= What is needed =
Leaving out the pictures, output each record exactly as it stands.

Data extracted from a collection
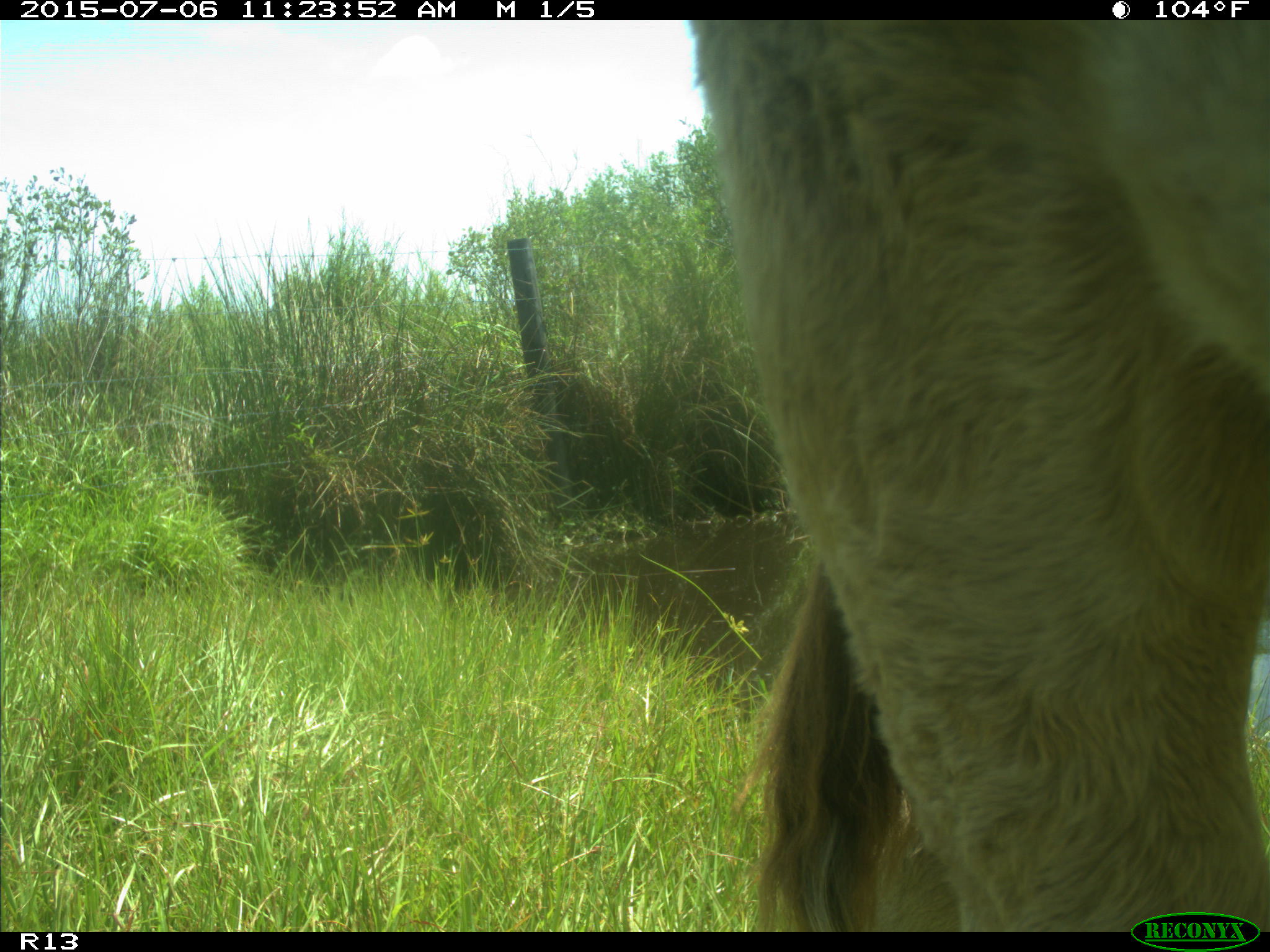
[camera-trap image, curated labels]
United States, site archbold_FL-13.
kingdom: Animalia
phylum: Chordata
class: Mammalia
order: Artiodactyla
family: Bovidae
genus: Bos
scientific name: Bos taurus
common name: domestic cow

= Answer to this exercise =
[camera-trap image, curated labels]
United States, site archbold_FL-13.
kingdom: Animalia
phylum: Chordata
class: Mammalia
order: Artiodactyla
family: Bovidae
genus: Bos
scientific name: Bos taurus
common name: domestic cow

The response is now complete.